Write out everything from "The Space Reviewin" down to "(credit: J. Foust)" in the article on Mike Griffin and NASA commercialization, word for word.

* [EXCERPTED PASSAGE]
════════════════════

The Space Reviewin association with SpaceNews
 

NSRC 2020

 
Griffin
Mike Griffin addressed NASA commercialization efforts in a speech at NASA Headquarters on December 5. (credit: J. Foust)

Griffin’s commercialization legacy

When the Bush Administration nominated Mike Griffin to be NASA administrator in March 2005, the space community anticipated that he would take special interest in efforts to promote the commercial space industry. Unlike his predecessor, Sean O’Keefe, whose career had been primarily in government and academia, Griffin spent significant time in industry, including a stint with the American Rocket Company (AMROC), a proto-NewSpace company from the 1980s, and as president of In-Q-Tel, a company that effectively serves as the venture capital arm of the CIA. As noted in this publication at the time of his nomination, “his experience bodes well for those who would like to see such [entrepreneurial] ventures play a bigger role in NASA’s programs.” (see “Getting to know Michael Griffin”, The Space Review, March 14, 2005)

════════════════════

Data entries
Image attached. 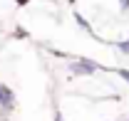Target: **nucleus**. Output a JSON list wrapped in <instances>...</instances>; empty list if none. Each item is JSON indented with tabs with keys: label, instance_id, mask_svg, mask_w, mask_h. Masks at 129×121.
Wrapping results in <instances>:
<instances>
[{
	"label": "nucleus",
	"instance_id": "f257e3e1",
	"mask_svg": "<svg viewBox=\"0 0 129 121\" xmlns=\"http://www.w3.org/2000/svg\"><path fill=\"white\" fill-rule=\"evenodd\" d=\"M72 72L75 74H92V72H97V64L89 62V59H80V62L72 64Z\"/></svg>",
	"mask_w": 129,
	"mask_h": 121
},
{
	"label": "nucleus",
	"instance_id": "f03ea898",
	"mask_svg": "<svg viewBox=\"0 0 129 121\" xmlns=\"http://www.w3.org/2000/svg\"><path fill=\"white\" fill-rule=\"evenodd\" d=\"M119 49H122L124 54H129V40H127V42H119Z\"/></svg>",
	"mask_w": 129,
	"mask_h": 121
},
{
	"label": "nucleus",
	"instance_id": "7ed1b4c3",
	"mask_svg": "<svg viewBox=\"0 0 129 121\" xmlns=\"http://www.w3.org/2000/svg\"><path fill=\"white\" fill-rule=\"evenodd\" d=\"M119 74H122V77H124V79H127V82H129V69H122Z\"/></svg>",
	"mask_w": 129,
	"mask_h": 121
},
{
	"label": "nucleus",
	"instance_id": "20e7f679",
	"mask_svg": "<svg viewBox=\"0 0 129 121\" xmlns=\"http://www.w3.org/2000/svg\"><path fill=\"white\" fill-rule=\"evenodd\" d=\"M119 5H122V8L127 10V8H129V0H119Z\"/></svg>",
	"mask_w": 129,
	"mask_h": 121
},
{
	"label": "nucleus",
	"instance_id": "39448f33",
	"mask_svg": "<svg viewBox=\"0 0 129 121\" xmlns=\"http://www.w3.org/2000/svg\"><path fill=\"white\" fill-rule=\"evenodd\" d=\"M17 3H27V0H17Z\"/></svg>",
	"mask_w": 129,
	"mask_h": 121
}]
</instances>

════════════════════

* [OUTPUT OF THE TASK]
The Space Reviewin association with SpaceNews
 

NSRC 2020

 
Griffin
Mike Griffin addressed NASA commercialization efforts in a speech at NASA Headquarters on December 5. (credit: J. Foust)